## [PAGE EXTRACT]
● ● ●

1 Introduction

The World Health Organization (WHO) [1] defines COVID-19 as an infectious disease that emerged as a new strain of coronavirus. WHO [1] adds that approximately 405 million people were infected with this virus, killing almost six million from the beginning of the pandemic till February 2022. The scientific community is being tasked with controlling the spread of COVID-19, and this paper is a contributor. We aim to provide a knowledge representation ontology for the collection and analysis of data related to COVID-19 to track relevant data and eventually help control this pandemic.

To respond to this health emergency, information-sharing across different platforms and systems is demanded. However, data can be heterogeneous. Systems collect information based on discipline-specific terminologies, which can restrain them from sharing the information between platforms. Hence, ontologies can offer uniform ways of representing knowledge. Data publishers and collectors can use a shared vocabulary to collect COVID-19 data. An ontology, as presented by Tudorache et al. [2], defines a common jargon for sharing data amongst researchers and incorporates machine-interpretable definitions of essential concepts and relationships in this field. Knowledge represents the foundation of creating an artificial intelligent model. Dou et al. [29] state how research has shown that the frequent integration of semantics presents improved outcomes in data mining and deep learning.

The ontology presented in this paper provides a knowledge representation model of COVID-19 from a healthcare perspective, demonstrating every patient’s case and recommending how people, especially healthcare workers, can protect themselves and follow appropriate safety and protection measures to decrease the risk of contracting the virus.

This article is organized as follows. Section 2 presents an overview of the existing COVID-19 ontologies. We classify our ontology in Sect. 3, and then we build a COVID-19 ontology and describe how it differs from other ontologies in Sect. 4. Section 5 specifies a few reasoning rules applied in this ontology. Finally, conclusions and future works are given in Sect. 6.

2 Literature Review

This global pandemic has given rise to several COVID-19–related ontologies in order to cope and take control. Each ontology models this virus from a different perspective. This section discusses some of these ontologies, shedding light on how our ontology differs.

The COVID-19 Surveillance Ontology, presented by de Lusignan et al. [4], is intended to help surveillance in primary care. The fundamental objective of this ontology is to monitor COVID-19 cases and related respiratory conditions using information from various clinical record frameworks. It was built as a taxonomy with classes including exposure to COVID-19, knowledge related to COVID-19, definite and indefinite contraction of COVID-19. However, this ontology does not comprise any property, hence lessening its semantic expressivity.

● ● ●

## [PROBLEMS TO WORK ON]
**a.** In the paper extract, what is the COVID-19 Surveillance Ontology said to lack, thereby lessening its semantic expressivity?
**b.** Duplicate the paper extract from "This article is" to "our ontology differs.".
**c.** Condense the paragraph of the paper extract beginning "To respond to this health emergency" into a bulleted list that keeps its main facts.

(Saved entries)
● ● ●

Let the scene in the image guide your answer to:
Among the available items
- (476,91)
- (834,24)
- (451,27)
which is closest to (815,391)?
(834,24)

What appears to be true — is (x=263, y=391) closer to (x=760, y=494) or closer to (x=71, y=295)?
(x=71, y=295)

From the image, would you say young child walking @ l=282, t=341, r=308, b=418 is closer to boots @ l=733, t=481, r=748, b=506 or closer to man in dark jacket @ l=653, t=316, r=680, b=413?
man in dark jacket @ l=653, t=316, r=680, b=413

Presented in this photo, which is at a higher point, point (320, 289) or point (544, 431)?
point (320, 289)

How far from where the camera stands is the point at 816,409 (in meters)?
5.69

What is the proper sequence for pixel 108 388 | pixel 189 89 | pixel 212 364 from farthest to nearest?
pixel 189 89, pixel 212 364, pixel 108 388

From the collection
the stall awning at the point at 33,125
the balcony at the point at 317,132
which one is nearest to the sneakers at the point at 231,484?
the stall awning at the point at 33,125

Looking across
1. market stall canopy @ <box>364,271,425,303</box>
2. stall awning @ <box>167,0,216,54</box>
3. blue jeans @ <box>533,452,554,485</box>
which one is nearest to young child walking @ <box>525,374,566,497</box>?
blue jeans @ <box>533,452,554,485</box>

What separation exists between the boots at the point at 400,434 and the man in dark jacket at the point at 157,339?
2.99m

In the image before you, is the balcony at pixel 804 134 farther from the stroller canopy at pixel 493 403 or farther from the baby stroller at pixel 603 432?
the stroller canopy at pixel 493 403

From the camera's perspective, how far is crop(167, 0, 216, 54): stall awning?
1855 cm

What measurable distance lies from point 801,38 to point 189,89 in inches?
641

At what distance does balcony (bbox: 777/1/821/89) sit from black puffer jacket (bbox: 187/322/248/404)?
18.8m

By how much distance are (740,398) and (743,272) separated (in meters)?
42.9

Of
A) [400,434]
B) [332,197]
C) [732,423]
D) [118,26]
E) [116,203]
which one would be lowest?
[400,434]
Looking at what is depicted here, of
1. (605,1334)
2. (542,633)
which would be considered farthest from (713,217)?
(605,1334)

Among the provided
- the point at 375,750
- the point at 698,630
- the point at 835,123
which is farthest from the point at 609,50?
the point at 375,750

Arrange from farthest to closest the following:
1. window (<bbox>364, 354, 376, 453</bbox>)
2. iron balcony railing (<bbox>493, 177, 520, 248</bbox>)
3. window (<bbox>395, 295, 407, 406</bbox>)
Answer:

● ● ●

## [ANSWERS PROVIDED]
**a.** It does not comprise any property.

**b.**
This article is organized as follows. Section 2 presents an overview of the existing COVID-19 ontologies. We classify our ontology in Sect. 3, and then we build a COVID-19 ontology and describe how it differs from other ontologies in Sect. 4. Section 5 specifies a few reasoning rules applied in this ontology. Finally, conclusions and future works are given in Sect. 6.

2 Literature Review

This global pandemic has given rise to several COVID-19–related ontologies in order to cope and take control. Each ontology models this virus from a different perspective. This section discusses some of these ontologies, shedding light on how our ontology differs.

**c.**
- The health emergency demands information-sharing across different platforms and systems.
- Data can be heterogeneous, and discipline-specific terminologies can restrain systems from sharing information between platforms.
- Ontologies offer uniform ways of representing knowledge, letting data publishers and collectors use a shared vocabulary for COVID-19 data.
- According to Tudorache et al. [2], an ontology defines a common jargon for sharing data amongst researchers and incorporates machine-interpretable definitions of essential concepts and relationships.
- Knowledge is the foundation of creating an artificial intelligent model.
- Dou et al. [29] state that research shows frequent integration of semantics improves outcomes in data mining and deep learning.